**TASK GOAL**
What follows is data; output all of it exactly as given.

DATA TO EXAMINE Block Start

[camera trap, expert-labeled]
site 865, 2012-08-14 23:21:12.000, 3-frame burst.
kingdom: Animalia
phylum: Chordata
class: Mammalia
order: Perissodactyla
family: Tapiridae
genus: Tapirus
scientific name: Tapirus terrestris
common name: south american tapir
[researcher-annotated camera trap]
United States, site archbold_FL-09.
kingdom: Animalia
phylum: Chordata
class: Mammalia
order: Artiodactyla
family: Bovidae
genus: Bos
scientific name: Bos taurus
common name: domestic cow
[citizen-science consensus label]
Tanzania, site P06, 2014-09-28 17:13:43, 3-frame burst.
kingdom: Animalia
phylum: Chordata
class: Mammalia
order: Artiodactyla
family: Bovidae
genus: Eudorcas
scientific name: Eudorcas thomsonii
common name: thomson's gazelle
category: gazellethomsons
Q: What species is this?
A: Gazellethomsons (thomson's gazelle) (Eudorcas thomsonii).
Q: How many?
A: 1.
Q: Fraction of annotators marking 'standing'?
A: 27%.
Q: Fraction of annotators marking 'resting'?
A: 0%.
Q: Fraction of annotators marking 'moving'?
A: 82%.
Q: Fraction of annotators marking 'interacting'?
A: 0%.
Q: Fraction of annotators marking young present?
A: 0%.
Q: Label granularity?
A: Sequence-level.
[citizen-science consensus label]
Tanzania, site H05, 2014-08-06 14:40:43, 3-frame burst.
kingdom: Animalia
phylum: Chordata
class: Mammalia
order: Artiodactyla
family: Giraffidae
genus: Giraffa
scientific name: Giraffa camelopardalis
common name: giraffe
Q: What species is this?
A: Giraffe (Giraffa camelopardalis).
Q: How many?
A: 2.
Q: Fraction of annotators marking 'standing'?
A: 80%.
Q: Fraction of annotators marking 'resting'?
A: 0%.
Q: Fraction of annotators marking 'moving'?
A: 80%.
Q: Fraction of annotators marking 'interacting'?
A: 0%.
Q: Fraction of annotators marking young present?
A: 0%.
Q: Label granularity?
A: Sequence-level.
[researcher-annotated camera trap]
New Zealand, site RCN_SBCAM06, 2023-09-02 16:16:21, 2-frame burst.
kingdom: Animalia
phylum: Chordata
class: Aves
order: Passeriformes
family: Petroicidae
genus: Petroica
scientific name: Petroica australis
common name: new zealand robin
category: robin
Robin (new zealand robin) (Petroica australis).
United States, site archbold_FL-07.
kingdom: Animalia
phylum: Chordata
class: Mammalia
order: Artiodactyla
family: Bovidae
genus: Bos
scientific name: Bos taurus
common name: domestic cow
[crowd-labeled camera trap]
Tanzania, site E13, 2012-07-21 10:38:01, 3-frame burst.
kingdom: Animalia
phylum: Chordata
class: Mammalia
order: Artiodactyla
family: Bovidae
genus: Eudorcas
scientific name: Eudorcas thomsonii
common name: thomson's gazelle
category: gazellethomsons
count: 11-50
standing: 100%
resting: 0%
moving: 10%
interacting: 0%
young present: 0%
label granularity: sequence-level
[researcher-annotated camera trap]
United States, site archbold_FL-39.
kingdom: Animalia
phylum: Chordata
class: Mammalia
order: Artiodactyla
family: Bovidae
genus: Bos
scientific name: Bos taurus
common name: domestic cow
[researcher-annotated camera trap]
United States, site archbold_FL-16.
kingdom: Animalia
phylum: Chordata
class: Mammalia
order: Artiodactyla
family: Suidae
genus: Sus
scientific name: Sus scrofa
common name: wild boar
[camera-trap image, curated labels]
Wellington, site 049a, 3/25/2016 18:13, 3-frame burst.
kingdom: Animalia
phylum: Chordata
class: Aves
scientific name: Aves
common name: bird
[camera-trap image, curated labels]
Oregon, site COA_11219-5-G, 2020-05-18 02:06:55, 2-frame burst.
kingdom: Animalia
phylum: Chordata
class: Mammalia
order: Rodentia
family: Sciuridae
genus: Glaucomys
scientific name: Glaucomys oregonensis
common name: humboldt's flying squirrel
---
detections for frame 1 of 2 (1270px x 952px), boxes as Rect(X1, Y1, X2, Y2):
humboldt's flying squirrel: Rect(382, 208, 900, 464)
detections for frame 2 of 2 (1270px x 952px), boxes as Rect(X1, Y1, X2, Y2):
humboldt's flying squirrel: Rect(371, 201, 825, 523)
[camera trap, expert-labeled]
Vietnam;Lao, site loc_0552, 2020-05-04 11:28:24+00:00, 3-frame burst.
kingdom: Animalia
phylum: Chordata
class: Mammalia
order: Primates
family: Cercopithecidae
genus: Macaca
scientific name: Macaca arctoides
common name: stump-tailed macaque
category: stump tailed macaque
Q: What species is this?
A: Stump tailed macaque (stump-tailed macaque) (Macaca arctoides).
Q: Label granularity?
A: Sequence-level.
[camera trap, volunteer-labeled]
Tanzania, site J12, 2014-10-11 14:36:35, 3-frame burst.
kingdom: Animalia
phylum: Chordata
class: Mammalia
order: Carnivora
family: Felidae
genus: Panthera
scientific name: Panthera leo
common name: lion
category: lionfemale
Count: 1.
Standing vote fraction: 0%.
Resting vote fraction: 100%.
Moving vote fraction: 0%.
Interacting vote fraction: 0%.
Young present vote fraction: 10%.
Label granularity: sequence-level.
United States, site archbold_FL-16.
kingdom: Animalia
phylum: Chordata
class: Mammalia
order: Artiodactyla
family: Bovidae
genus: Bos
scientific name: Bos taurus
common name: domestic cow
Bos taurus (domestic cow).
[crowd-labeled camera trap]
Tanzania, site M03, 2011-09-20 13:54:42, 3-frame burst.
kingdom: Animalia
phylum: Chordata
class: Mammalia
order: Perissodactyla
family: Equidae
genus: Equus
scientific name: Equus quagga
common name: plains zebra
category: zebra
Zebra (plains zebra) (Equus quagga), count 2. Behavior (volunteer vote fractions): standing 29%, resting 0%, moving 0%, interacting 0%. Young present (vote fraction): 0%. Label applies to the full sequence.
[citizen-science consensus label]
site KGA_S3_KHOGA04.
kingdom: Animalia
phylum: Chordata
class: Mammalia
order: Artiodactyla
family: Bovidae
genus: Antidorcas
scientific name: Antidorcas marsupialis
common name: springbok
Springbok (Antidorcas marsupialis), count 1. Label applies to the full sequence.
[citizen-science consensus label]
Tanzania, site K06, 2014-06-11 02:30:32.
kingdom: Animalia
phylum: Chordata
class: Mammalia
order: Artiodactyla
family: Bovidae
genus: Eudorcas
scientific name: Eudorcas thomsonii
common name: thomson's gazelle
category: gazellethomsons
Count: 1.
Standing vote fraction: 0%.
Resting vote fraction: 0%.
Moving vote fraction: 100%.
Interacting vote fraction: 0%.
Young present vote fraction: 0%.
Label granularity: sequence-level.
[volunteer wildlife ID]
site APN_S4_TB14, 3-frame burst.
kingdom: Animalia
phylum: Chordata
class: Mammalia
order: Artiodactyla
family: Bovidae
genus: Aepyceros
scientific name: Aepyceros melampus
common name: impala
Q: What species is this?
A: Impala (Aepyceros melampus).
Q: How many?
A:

DATA TO EXAMINE Block End

**TASK RESPONSE**
[camera trap, expert-labeled]
site 865, 2012-08-14 23:21:12.000, 3-frame burst.
kingdom: Animalia
phylum: Chordata
class: Mammalia
order: Perissodactyla
family: Tapiridae
genus: Tapirus
scientific name: Tapirus terrestris
common name: south american tapir
[researcher-annotated camera trap]
United States, site archbold_FL-09.
kingdom: Animalia
phylum: Chordata
class: Mammalia
order: Artiodactyla
family: Bovidae
genus: Bos
scientific name: Bos taurus
common name: domestic cow
[citizen-science consensus label]
Tanzania, site P06, 2014-09-28 17:13:43, 3-frame burst.
kingdom: Animalia
phylum: Chordata
class: Mammalia
order: Artiodactyla
family: Bovidae
genus: Eudorcas
scientific name: Eudorcas thomsonii
common name: thomson's gazelle
category: gazellethomsons
Q: What species is this?
A: Gazellethomsons (thomson's gazelle) (Eudorcas thomsonii).
Q: How many?
A: 1.
Q: Fraction of annotators marking 'standing'?
A: 27%.
Q: Fraction of annotators marking 'resting'?
A: 0%.
Q: Fraction of annotators marking 'moving'?
A: 82%.
Q: Fraction of annotators marking 'interacting'?
A: 0%.
Q: Fraction of annotators marking young present?
A: 0%.
Q: Label granularity?
A: Sequence-level.
[citizen-science consensus label]
Tanzania, site H05, 2014-08-06 14:40:43, 3-frame burst.
kingdom: Animalia
phylum: Chordata
class: Mammalia
order: Artiodactyla
family: Giraffidae
genus: Giraffa
scientific name: Giraffa camelopardalis
common name: giraffe
Q: What species is this?
A: Giraffe (Giraffa camelopardalis).
Q: How many?
A: 2.
Q: Fraction of annotators marking 'standing'?
A: 80%.
Q: Fraction of annotators marking 'resting'?
A: 0%.
Q: Fraction of annotators marking 'moving'?
A: 80%.
Q: Fraction of annotators marking 'interacting'?
A: 0%.
Q: Fraction of annotators marking young present?
A: 0%.
Q: Label granularity?
A: Sequence-level.
[researcher-annotated camera trap]
New Zealand, site RCN_SBCAM06, 2023-09-02 16:16:21, 2-frame burst.
kingdom: Animalia
phylum: Chordata
class: Aves
order: Passeriformes
family: Petroicidae
genus: Petroica
scientific name: Petroica australis
common name: new zealand robin
category: robin
Robin (new zealand robin) (Petroica australis).
United States, site archbold_FL-07.
kingdom: Animalia
phylum: Chordata
class: Mammalia
order: Artiodactyla
family: Bovidae
genus: Bos
scientific name: Bos taurus
common name: domestic cow
[crowd-labeled camera trap]
Tanzania, site E13, 2012-07-21 10:38:01, 3-frame burst.
kingdom: Animalia
phylum: Chordata
class: Mammalia
order: Artiodactyla
family: Bovidae
genus: Eudorcas
scientific name: Eudorcas thomsonii
common name: thomson's gazelle
category: gazellethomsons
count: 11-50
standing: 100%
resting: 0%
moving: 10%
interacting: 0%
young present: 0%
label granularity: sequence-level
[researcher-annotated camera trap]
United States, site archbold_FL-39.
kingdom: Animalia
phylum: Chordata
class: Mammalia
order: Artiodactyla
family: Bovidae
genus: Bos
scientific name: Bos taurus
common name: domestic cow
[researcher-annotated camera trap]
United States, site archbold_FL-16.
kingdom: Animalia
phylum: Chordata
class: Mammalia
order: Artiodactyla
family: Suidae
genus: Sus
scientific name: Sus scrofa
common name: wild boar
[camera-trap image, curated labels]
Wellington, site 049a, 3/25/2016 18:13, 3-frame burst.
kingdom: Animalia
phylum: Chordata
class: Aves
scientific name: Aves
common name: bird
[camera-trap image, curated labels]
Oregon, site COA_11219-5-G, 2020-05-18 02:06:55, 2-frame burst.
kingdom: Animalia
phylum: Chordata
class: Mammalia
order: Rodentia
family: Sciuridae
genus: Glaucomys
scientific name: Glaucomys oregonensis
common name: humboldt's flying squirrel
---
detections for frame 1 of 2 (1270px x 952px), boxes as Rect(X1, Y1, X2, Y2):
humboldt's flying squirrel: Rect(382, 208, 900, 464)
detections for frame 2 of 2 (1270px x 952px), boxes as Rect(X1, Y1, X2, Y2):
humboldt's flying squirrel: Rect(371, 201, 825, 523)
[camera trap, expert-labeled]
Vietnam;Lao, site loc_0552, 2020-05-04 11:28:24+00:00, 3-frame burst.
kingdom: Animalia
phylum: Chordata
class: Mammalia
order: Primates
family: Cercopithecidae
genus: Macaca
scientific name: Macaca arctoides
common name: stump-tailed macaque
category: stump tailed macaque
Q: What species is this?
A: Stump tailed macaque (stump-tailed macaque) (Macaca arctoides).
Q: Label granularity?
A: Sequence-level.
[camera trap, volunteer-labeled]
Tanzania, site J12, 2014-10-11 14:36:35, 3-frame burst.
kingdom: Animalia
phylum: Chordata
class: Mammalia
order: Carnivora
family: Felidae
genus: Panthera
scientific name: Panthera leo
common name: lion
category: lionfemale
Count: 1.
Standing vote fraction: 0%.
Resting vote fraction: 100%.
Moving vote fraction: 0%.
Interacting vote fraction: 0%.
Young present vote fraction: 10%.
Label granularity: sequence-level.
United States, site archbold_FL-16.
kingdom: Animalia
phylum: Chordata
class: Mammalia
order: Artiodactyla
family: Bovidae
genus: Bos
scientific name: Bos taurus
common name: domestic cow
Bos taurus (domestic cow).
[crowd-labeled camera trap]
Tanzania, site M03, 2011-09-20 13:54:42, 3-frame burst.
kingdom: Animalia
phylum: Chordata
class: Mammalia
order: Perissodactyla
family: Equidae
genus: Equus
scientific name: Equus quagga
common name: plains zebra
category: zebra
Zebra (plains zebra) (Equus quagga), count 2. Behavior (volunteer vote fractions): standing 29%, resting 0%, moving 0%, interacting 0%. Young present (vote fraction): 0%. Label applies to the full sequence.
[citizen-science consensus label]
site KGA_S3_KHOGA04.
kingdom: Animalia
phylum: Chordata
class: Mammalia
order: Artiodactyla
family: Bovidae
genus: Antidorcas
scientific name: Antidorcas marsupialis
common name: springbok
Springbok (Antidorcas marsupialis), count 1. Label applies to the full sequence.
[citizen-science consensus label]
Tanzania, site K06, 2014-06-11 02:30:32.
kingdom: Animalia
phylum: Chordata
class: Mammalia
order: Artiodactyla
family: Bovidae
genus: Eudorcas
scientific name: Eudorcas thomsonii
common name: thomson's gazelle
category: gazellethomsons
Count: 1.
Standing vote fraction: 0%.
Resting vote fraction: 0%.
Moving vote fraction: 100%.
Interacting vote fraction: 0%.
Young present vote fraction: 0%.
Label granularity: sequence-level.
[volunteer wildlife ID]
site APN_S4_TB14, 3-frame burst.
kingdom: Animalia
phylum: Chordata
class: Mammalia
order: Artiodactyla
family: Bovidae
genus: Aepyceros
scientific name: Aepyceros melampus
common name: impala
Q: What species is this?
A: Impala (Aepyceros melampus).
Q: How many?
A:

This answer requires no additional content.